Extracardiac attacks are moderate. Rapid heartbeat begins to bother you with any physical and mental overload. This type of failure is typical mainly for girls 9-11 years old.

The cardiac type of failure is closely related to diseases of the cardiovascular system. You can see their list below:

  • inflammatory processes (pericarditis, myocarditis, endocarditis);
  • myocardial infarction;
  • cardiosclerosis;
  • dystrophic processes;
  • ischemic disease;
  • decreased or increased concentrations of potassium and magnesium.

The attack usually occurs in a pronounced form even without any special influence of external factors. The child must be shown to a doctor.

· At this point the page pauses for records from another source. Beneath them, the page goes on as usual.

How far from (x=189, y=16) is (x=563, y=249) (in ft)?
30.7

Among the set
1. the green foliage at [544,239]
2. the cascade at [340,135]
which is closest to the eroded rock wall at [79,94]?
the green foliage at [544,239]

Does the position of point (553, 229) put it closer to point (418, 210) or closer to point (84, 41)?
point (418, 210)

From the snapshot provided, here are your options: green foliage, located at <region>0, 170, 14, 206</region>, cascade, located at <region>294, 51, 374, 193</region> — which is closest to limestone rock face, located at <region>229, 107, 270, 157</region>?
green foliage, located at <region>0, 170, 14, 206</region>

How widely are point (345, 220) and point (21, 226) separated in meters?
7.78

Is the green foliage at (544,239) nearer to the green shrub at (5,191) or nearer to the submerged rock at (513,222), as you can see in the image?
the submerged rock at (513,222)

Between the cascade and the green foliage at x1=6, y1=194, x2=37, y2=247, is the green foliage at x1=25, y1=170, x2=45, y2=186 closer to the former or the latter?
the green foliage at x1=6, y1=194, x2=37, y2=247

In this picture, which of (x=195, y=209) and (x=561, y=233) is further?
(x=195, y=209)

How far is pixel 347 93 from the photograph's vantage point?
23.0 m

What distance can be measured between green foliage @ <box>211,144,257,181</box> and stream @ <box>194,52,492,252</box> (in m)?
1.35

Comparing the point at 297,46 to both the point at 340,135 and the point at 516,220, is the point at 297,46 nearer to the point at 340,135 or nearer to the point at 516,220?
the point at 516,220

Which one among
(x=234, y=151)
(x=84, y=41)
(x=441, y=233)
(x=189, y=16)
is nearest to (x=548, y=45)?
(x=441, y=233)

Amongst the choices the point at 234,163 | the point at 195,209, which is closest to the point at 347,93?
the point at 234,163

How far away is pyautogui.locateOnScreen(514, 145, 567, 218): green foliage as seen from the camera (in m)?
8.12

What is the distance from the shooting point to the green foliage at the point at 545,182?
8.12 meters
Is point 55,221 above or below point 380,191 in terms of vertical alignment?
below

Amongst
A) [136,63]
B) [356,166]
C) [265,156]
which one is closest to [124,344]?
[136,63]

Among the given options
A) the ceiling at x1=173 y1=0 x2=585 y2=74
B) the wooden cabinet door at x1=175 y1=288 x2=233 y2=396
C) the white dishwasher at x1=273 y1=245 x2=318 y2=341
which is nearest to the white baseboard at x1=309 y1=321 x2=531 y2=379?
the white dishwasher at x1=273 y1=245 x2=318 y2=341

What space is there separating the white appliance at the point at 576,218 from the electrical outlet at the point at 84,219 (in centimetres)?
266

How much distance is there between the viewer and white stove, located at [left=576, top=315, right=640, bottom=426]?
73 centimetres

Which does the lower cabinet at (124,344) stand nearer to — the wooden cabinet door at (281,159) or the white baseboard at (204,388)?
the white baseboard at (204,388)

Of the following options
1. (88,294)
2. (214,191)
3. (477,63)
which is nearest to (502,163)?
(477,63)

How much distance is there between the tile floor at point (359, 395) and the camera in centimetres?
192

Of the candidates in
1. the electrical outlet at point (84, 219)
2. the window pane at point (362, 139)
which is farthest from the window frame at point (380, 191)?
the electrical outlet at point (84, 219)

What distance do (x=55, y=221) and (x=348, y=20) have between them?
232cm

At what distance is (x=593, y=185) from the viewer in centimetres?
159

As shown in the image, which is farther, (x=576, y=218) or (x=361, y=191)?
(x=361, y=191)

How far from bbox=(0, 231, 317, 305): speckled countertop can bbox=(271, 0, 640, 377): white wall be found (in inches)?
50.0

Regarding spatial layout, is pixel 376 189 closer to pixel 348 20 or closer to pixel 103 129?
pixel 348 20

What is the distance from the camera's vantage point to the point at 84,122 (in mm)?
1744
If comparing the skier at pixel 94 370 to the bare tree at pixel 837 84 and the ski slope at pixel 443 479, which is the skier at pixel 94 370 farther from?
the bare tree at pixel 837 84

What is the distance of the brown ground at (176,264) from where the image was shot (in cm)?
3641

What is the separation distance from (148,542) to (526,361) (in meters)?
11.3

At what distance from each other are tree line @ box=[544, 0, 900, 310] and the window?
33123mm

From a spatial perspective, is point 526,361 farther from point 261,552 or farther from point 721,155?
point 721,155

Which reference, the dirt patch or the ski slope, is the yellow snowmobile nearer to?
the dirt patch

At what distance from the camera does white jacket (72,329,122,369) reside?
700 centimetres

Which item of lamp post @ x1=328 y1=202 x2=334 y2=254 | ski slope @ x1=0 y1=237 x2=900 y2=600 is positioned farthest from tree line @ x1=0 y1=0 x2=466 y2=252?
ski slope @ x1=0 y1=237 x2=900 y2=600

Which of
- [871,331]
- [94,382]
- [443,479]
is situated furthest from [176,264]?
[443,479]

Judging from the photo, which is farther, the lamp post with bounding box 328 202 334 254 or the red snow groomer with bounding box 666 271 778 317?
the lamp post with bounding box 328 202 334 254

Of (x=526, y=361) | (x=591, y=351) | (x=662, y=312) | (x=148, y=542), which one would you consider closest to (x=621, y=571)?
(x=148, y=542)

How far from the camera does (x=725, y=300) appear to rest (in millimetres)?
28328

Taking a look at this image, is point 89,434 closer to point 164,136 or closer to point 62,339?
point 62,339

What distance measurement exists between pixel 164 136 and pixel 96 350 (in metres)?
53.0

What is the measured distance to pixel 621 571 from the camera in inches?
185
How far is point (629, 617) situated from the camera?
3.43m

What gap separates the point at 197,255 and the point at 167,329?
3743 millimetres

During school years, the causes of sinus arrhythmia are usually as follows:

  • frequent experiences;
  • psycho-emotional and physical overload;
  • hormonal changes associated with puberty;
  • anemia caused by a lack of iron.

In a newborn baby, tachycardia is often caused by the following factors:

  • overheat;
  • prolonged crying;
  • swaddling process;
  • heart defects.

Symptoms of arrhythmia

Mild paroxysms of sinus arrhythmia in children from 12 months to 4 years, passing after 5-10 minutes, are considered a completely natural phenomenon. The young body lacks oxygen, which leads to the launch of compensatory mechanisms.

If attacks occur quite often in a child over 10-12 years of age and last more than 10 minutes, then it is recommended to visit a cardiologist.

For their timely detection, it is necessary to study the characteristic symptoms of sinus tachycardia:

  • loss of consciousness;
  • pale skin;
  • increased heart rate;
  • dry cough;
  • dizziness;
  • shortness of breath after physical activity;
  • pain in the heart area;
  • general weakness;
  • nausea.

The severity of the clinical picture depends on the causative factor and other pathologies. Increased frequency of attacks threatens the development of heart disease and aggravation of the child’s condition.

Diagnostics

If signs of sinus tachycardia are detected, it is advisable to show the child to a pediatrician or cardiologist. The doctor will examine and interview the patient (if possible) or one of his parents. To make a diagnosis and determine the cause, the following examinations may be prescribed:

  • Donating blood for tests allows you to find out the concentration of hormones (thyroid, adrenal glands) and identify the presence of pathologies (leukemia, anemia).
  • Electrocardiography (ECG) is needed to determine the frequency and rhythm of the heartbeat.
  • Analysis of urine (urine) will help eliminate endocrine disruptions associated with an excess of adrenaline and other hormones.
  • Holter electrocardiography is a round-the-clock monitoring of the work of the heart muscle. Due to the variable nature of arrhythmia, it is used extremely often, since various factors influence a person during the day. The data recorded on the device will allow you to identify or exclude the presence of arrhythmia.
  • Bicycle ergometry is performed on an exercise bike to assess the work of the heart when the body receives physical activity.
  • Electrophysiological research helps to detect failures in the conduction system.
  • Ultrasound examination of the heart is used to identify disturbances in the functioning of the sinus node, as well as defects and dystrophic changes in the myocardium.
  • The doctor will recommend electroencephalography of the brain if there is a suspicion of diseases of the central nervous system.

Treatment methods

Most attacks of sinus tachycardia occur unnoticed. Treatment is required if the child experiences obvious discomfort or the attack lasts more than 10 minutes. The doctor, based on the results of the diagnosis and examination, will be able to draw up a treatment plan. It usually looks like this:

  • compliance with the rules of prevention;
  • taking vitamin complexes, sedatives;
  • use of vagal tests;
  • surgical intervention.

Surgeon assistance may be required if thyrotoxicosis or pheochrocytoma is present. The essence of the operation is to remove the pathological area of ​​the gland. Other types of intervention are also used, depending on the cause of the abnormal heart rhythm.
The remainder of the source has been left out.